Le président de la République s’est exprimé aux Armées dans l’unique cérémonie de vœux catégoriels de l’année, ce 17 janvier dernier. Et il a lâché des points de toute première importance pour l’histoire de France, dont je relève surtout celle-ci: les Forces françaises restent en Syrie! Nos alliés des FDS (Forces démocratiques syriennes) ne doivent pas être lâchés. Car ils ont combattu, et combattent encore, Daesh.
Ce commentaire, d’apparence anodine, oriente clairement la politique étrangère française en Syrie. Il s’agit des Kurdes, regroupés dans une structure appelée YPG colonne vertébrale des FDS. Avec 20 000 effectifs, quasi entièrement issus de la population kurde de Syrie, les YPG (milice de défense populaire) forment un groupe aux deux fonctions: combattre Daesh, aspirer à un mini-Kurdistan syrien, et attendre de se faire trahir.
Le président ne dit toujours pas qui sont les Français qui travaillent avec les Kurdes. L’allié américain, qui fait ouvertement état de ses 2000 effectifs, a mentionné la présence de 200 Français, et voilà ! Les Français savaient qui voulaient savoir, et les autorités françaises n’ont pas pas eu besoin de le dire, or personne ne doit plus l’ignorer. Soit dit en passant, voilà une nouvelle doctrine de la défausse institutionnelle: laisser dire autrui, puis agir comme si chacun le savait de source officielle. Cela ressemble à la politique israélienne de ne jamais confirmer “le programme nucléaire supposé mentionné dans les journaux étrangers”. Toujours est-il qu’aujourd’hui, ces Forces spéciales de l’ombre françaises, dévoilées par un ministre américain, sont l’honneur de la France vis-à-vis des YPG, qui eux ont tellement aidé l’Occident à clouer Daesh sur place. Ces YPG souhaitent une autonomie dans le Nord-Est syrien, et ils ont un parti politique, le PYD.

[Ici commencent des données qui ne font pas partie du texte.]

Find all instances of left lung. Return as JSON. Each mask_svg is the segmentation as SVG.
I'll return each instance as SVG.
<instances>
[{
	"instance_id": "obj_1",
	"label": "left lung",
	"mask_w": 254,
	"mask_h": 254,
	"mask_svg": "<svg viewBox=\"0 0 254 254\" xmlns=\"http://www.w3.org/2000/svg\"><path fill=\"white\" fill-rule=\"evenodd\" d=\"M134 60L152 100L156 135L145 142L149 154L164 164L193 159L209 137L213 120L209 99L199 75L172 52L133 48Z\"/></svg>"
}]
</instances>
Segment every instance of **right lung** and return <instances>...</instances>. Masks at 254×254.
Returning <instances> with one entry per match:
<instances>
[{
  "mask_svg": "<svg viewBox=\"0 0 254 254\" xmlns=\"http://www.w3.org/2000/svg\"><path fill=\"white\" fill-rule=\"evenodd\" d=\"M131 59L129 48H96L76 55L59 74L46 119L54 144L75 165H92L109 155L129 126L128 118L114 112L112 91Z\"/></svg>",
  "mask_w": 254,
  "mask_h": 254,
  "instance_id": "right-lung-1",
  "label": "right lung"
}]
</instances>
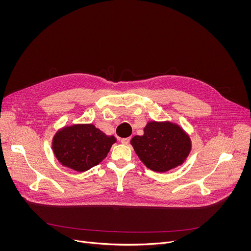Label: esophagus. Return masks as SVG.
Segmentation results:
<instances>
[{
    "instance_id": "obj_1",
    "label": "esophagus",
    "mask_w": 251,
    "mask_h": 251,
    "mask_svg": "<svg viewBox=\"0 0 251 251\" xmlns=\"http://www.w3.org/2000/svg\"><path fill=\"white\" fill-rule=\"evenodd\" d=\"M129 141H130V137H127V138H123V139L121 140V142H122V144H124V145H128Z\"/></svg>"
}]
</instances>
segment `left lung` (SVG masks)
<instances>
[{"mask_svg":"<svg viewBox=\"0 0 251 251\" xmlns=\"http://www.w3.org/2000/svg\"><path fill=\"white\" fill-rule=\"evenodd\" d=\"M130 144L144 164L159 173L181 165L191 151L189 135L169 121L149 122L143 135L134 136Z\"/></svg>","mask_w":251,"mask_h":251,"instance_id":"8db88e82","label":"left lung"}]
</instances>
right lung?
<instances>
[{
  "label": "right lung",
  "instance_id": "add662e5",
  "mask_svg": "<svg viewBox=\"0 0 251 251\" xmlns=\"http://www.w3.org/2000/svg\"><path fill=\"white\" fill-rule=\"evenodd\" d=\"M116 141L114 136H107L92 124H76L55 133L52 150L63 166L85 172L100 164Z\"/></svg>",
  "mask_w": 251,
  "mask_h": 251
}]
</instances>
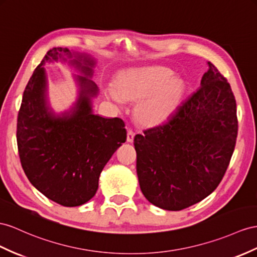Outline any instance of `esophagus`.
<instances>
[{
	"mask_svg": "<svg viewBox=\"0 0 257 257\" xmlns=\"http://www.w3.org/2000/svg\"><path fill=\"white\" fill-rule=\"evenodd\" d=\"M135 136H136L135 131H134V130H131V129H129V130H128V134H127V141H128V142H133V141H134V138H135Z\"/></svg>",
	"mask_w": 257,
	"mask_h": 257,
	"instance_id": "1",
	"label": "esophagus"
}]
</instances>
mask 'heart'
Instances as JSON below:
<instances>
[{
  "instance_id": "1",
  "label": "heart",
  "mask_w": 257,
  "mask_h": 257,
  "mask_svg": "<svg viewBox=\"0 0 257 257\" xmlns=\"http://www.w3.org/2000/svg\"><path fill=\"white\" fill-rule=\"evenodd\" d=\"M172 76V70L164 67L130 69L118 77V91L107 87L105 93L115 102H121V97L139 101L136 107L139 119L156 123L173 113L185 89L182 79Z\"/></svg>"
}]
</instances>
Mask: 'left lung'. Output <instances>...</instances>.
<instances>
[{"mask_svg": "<svg viewBox=\"0 0 257 257\" xmlns=\"http://www.w3.org/2000/svg\"><path fill=\"white\" fill-rule=\"evenodd\" d=\"M201 85L165 122L135 137L137 175L147 200L181 210L218 187L238 136L236 103L227 79L208 62Z\"/></svg>", "mask_w": 257, "mask_h": 257, "instance_id": "1", "label": "left lung"}]
</instances>
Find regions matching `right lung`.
<instances>
[{"label": "right lung", "instance_id": "obj_1", "mask_svg": "<svg viewBox=\"0 0 257 257\" xmlns=\"http://www.w3.org/2000/svg\"><path fill=\"white\" fill-rule=\"evenodd\" d=\"M64 59L82 72L76 80L79 96L74 107L55 114L46 100L45 61ZM95 62L85 53L53 48L38 65L24 91L17 117V147L24 172L32 186L66 207L82 205L98 188V177L115 151L127 139L118 117L93 114L91 80Z\"/></svg>", "mask_w": 257, "mask_h": 257}]
</instances>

Le président turc Recep Tayyip Erdogan a fait de la destruction du militantisme nationaliste kurde une priorité de politique intérieure et étrangère. Il suit en cela une vieille constante étatique héritée du kémalisme: les Kurdes n’existent pas en tant que peuple, et leur tentative d’obtenir un État est une agression contre la nation turque. Le PYD n’est donc qu’une extension transfrontalière en Syrie de cette même menace, et agit comme le jumeau du PKK principale milice insurgée kurde de Turquie et classée terroriste un peu partout. Si autonomie kurde en Syrie il devait y avoir — toujours selon la doctrine étatique turque — alors le séparatisme kurde en Turquie en serait encouragé. Une telle éventualité représenterait un péril existentiel pour la nation turque, toujours selon la classe politique turque et ses flamboyants partisans. Plus près de nous en France, l’Etat français se trouve à protéger les ennemis de l’État turc. Mais la France n’est pas seule, pour paraphraser De Gaulle: la police militaire russe est actuellement entrée dans la ville de Manbij, ville naguère sous contrôle des FDS/YPG. Les forces turques et leurs affidés sont à quelques kilomètres à peine. Voici que l’État russe met en action le souhait du président Macron de ne pas laisser tomber les combattants kurdes de Syrie. C’est aussi compliqué que les guerres d’Italie sous les Borgia.
Beaucoup de frictions à prévoir, en attendant que le président Erdogan enrage.